There is also a significant sin that Solomon is helping us to avoid, though we do not see it spelled out in this verse. What is at the heart of over-analysis of a situation? Is it not that we want to so control our futures that we do not allow the possibility of failure? We are not God. We cannot control the future that much. God requires that we make wise decisions, but that we walk forward in faith. At the end of the day, we need to make the best decisions we can make, we need to be submitted to his word, and we need to trust that the Lord is the Lord over the details. Only God can guarantee an outcome, and he is not revealing to us his secret plans for the future. We need to be humble enough to realize we cannot see the future, we cannot predict the future, and we must trust God with the future.

Solomon Found Despair So We Don’t Have To

One of the things that makes the book of Ecclesiastes so difficult for some to understand is the way that Solomon allows himself to think. Solomon was looking at life to see meaning and purpose. He wanted to be able to show what is right and wrong, good and evil, worthwhile and worthless.

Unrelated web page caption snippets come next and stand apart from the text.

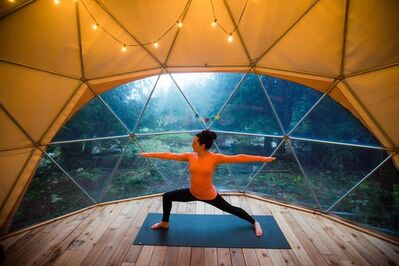 Nectar Yoga B&B owner Andrea Clark poses for a photo while practising yoga in the geodesic dome at her property on Bowen Island, B.C., on Sunday March 26, 2017. The story of Nectar Yoga B&B begins on a hot, crowded train headed to Pondicherry, India. Clark and Satjeet Pandher had taken leaves of absences from their jobs in Vancouver to spend several months travelling in south Asia and Europe in 2013. Clark, a public relations professional, had tired of her corporate life but wasn't sure exactly what to do next. THE CANADIAN PRESS/Darryl Dyck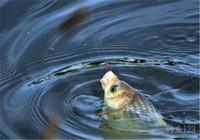 钓鱼脱钩跑鱼的原因有哪些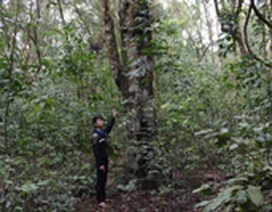 Có một khu rừng nguyên sinh giữa đồng bằng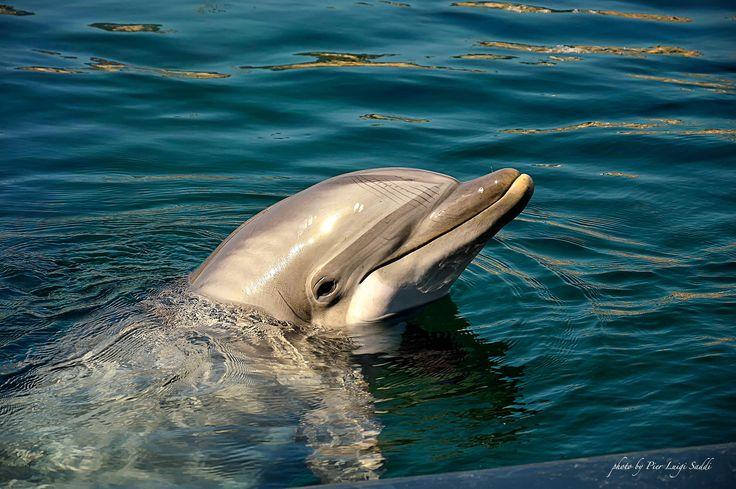 Photo dauphin par Pier Luigi Saddi sur 500px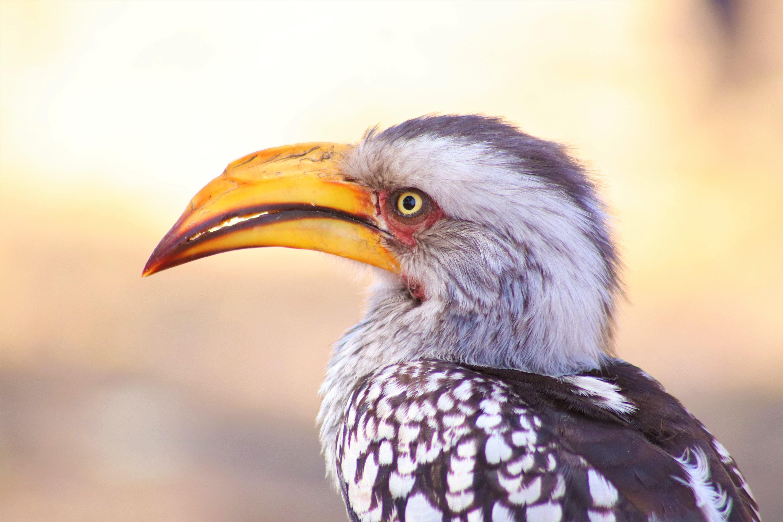 Red-Billed-Hornbill-Roger-Brown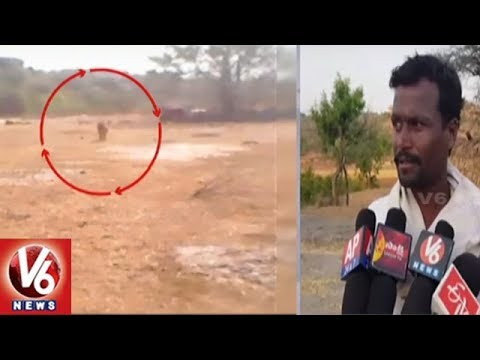 Dandumailaram Villagers In Panic Situation With Cheetah Attack | Ranga Reddy | V6 News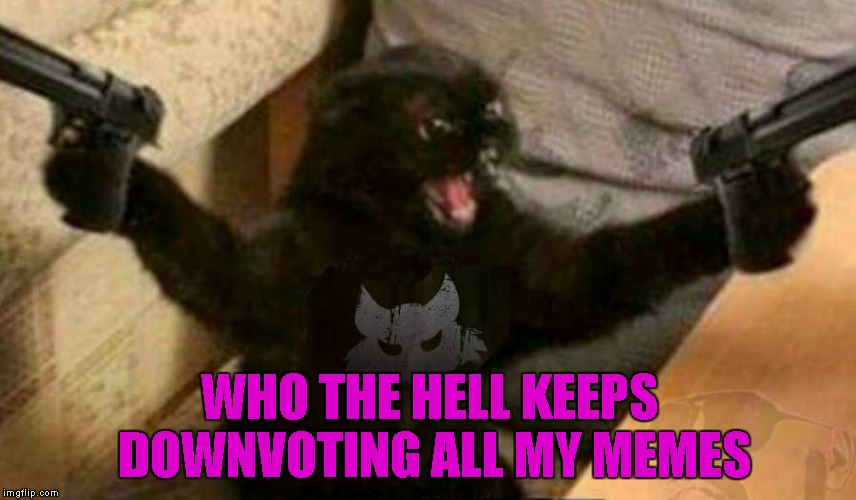 This one is for all the trolls and the troll fighters... Keep fighting the good fight! | WHO THE HELL KEEPS DOWNVOTING ALL MY MEMES | image tagged in cat with guns,memes,cats,funny,funny animals,animals | made w/ Imgflip meme maker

What you might miss is that Solomon accomplishes his task in this book by, at points, examining life from a this-worldly point of view. He looks at life, all our pleasures and pains, and he thinks about what would matter if indeed there was no future for mankind after death. What Solomon concludes, what we see in his examples, is that without an afterlife, it is hard to see why anything in this life matters.

Here is a simple example of how this reasoning goes.

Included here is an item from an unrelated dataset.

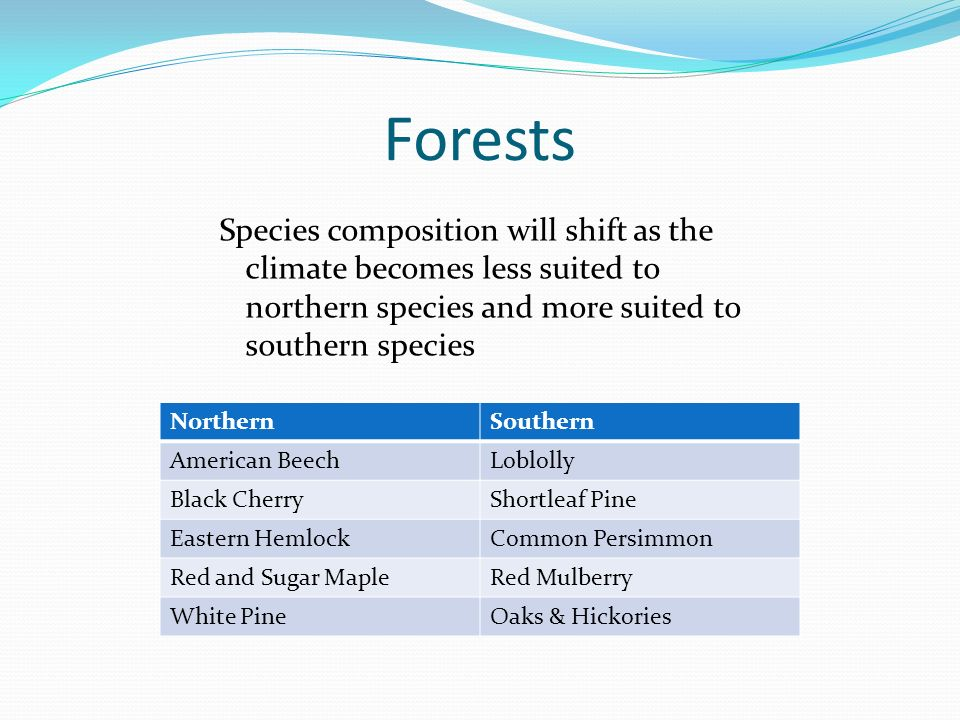 Forests Species composition will shift as the climate becomes less suited to northern species and more suited to southern species NorthernSouthern American BeechLoblolly Black CherryShortleaf Pine Eastern HemlockCommon Persimmon Red and Sugar MapleRed Mulberry White PineOaks & Hickories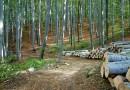 Взаимосвязь между вырубкой леса и сертификатом – FSC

Ecclesiastes 9:1-6 – 1 But all this I laid to heart, examining it all, how the righteous and the wise and their deeds are in the hand of God. Whether it is love or hate, man does not know; both are before him. 2 It is the same for all, since the same event happens to the righteous and the wicked, to the good and the evil, to the clean and the unclean, to him who sacrifices and him who does not sacrifice. As the good one is, so is the sinner, and he who swears is as he who shuns an oath. 3 This is an evil in all that is done under the sun, that the same event happens to all. Also, the hearts of the children of man are full of evil, and madness is in their hearts while they live, and after that they go to the dead. 4 But he who is joined with all the living has hope, for a living dog is better than a dead lion. 5 For the living know that they will die, but the dead know nothing, and they have no more reward, for the memory of them is forgotten. 6 Their love and their hate and their envy have already perished, and forever they have no more share in all that is done under the sun.

If you were to read this without context, without knowing what is happening in Ecclesiastes, you might think this to be unbiblical thinking. Solomon is not an atheist. Even in his greatest despair, he never would pretend like there is no God. Instead, what Solomon did here was to look at human circumstances with the assumption that this life is all there is. And this led him in place after place to declare that all we do is in vain, it is meaningless.

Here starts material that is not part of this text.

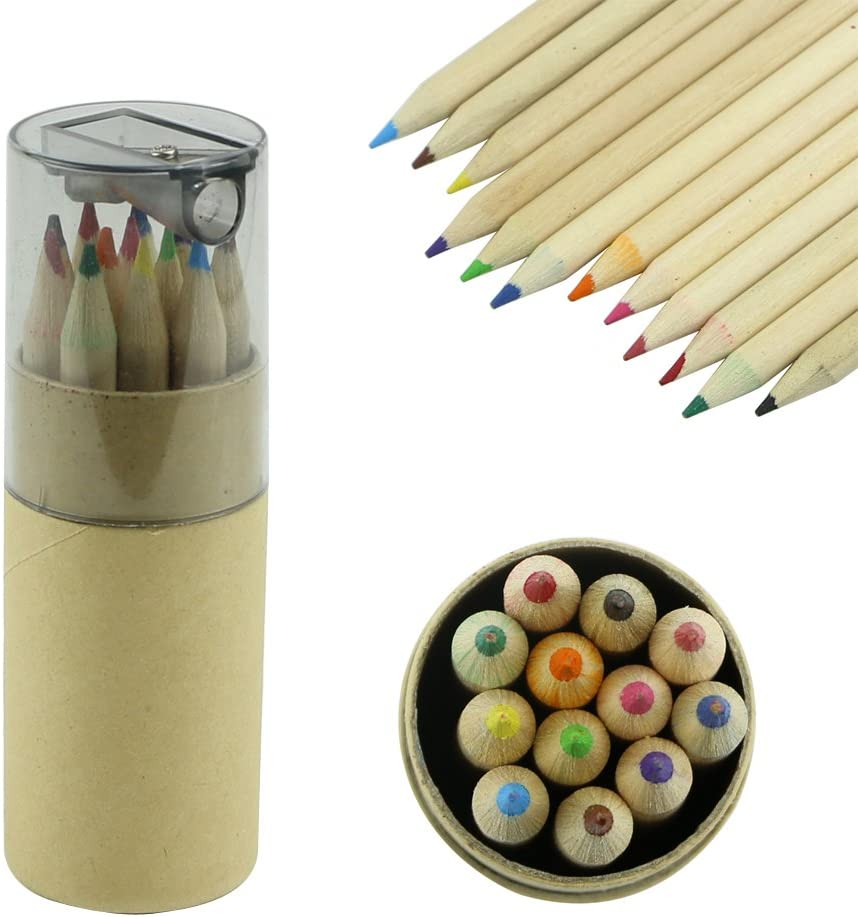 Set of 12 Assorted Color Cute Drawing Pencil Set Wood Color Pencils Can Kid Gift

In verse 2, as an example, Solomon says that being good or being bad is irrelevant. After all, good people and bad people all die. Sometimes bad people live longer and happier lives. Sometimes good people live longer and happier lives. But either way, the same thing happens, all end up in the grave.

In verse 5, Solomon points out that, if this life is all there is, the only thing we know is that it is better to be alive than to be dead. After all, if this life is all there is, the dead know and think nothing. There is no justice. There is no reward for righteousness. There is no punishment for evil. Without a life to come, Solomon sees that the only good is to live; and even there, living is a vanity, because life leads to death.

Now, to stop us from really not liking this little book, let’s remember that Solomon will draw the perfect conclusion. Solomon, in chapter 12, will remind us that God does bring deeds into judgment. There is a life beyond this one. Solomon knows all this. He is just taking us through a teaching exercise that shows us how empty life is when one has no hope beyond their 80 years or so.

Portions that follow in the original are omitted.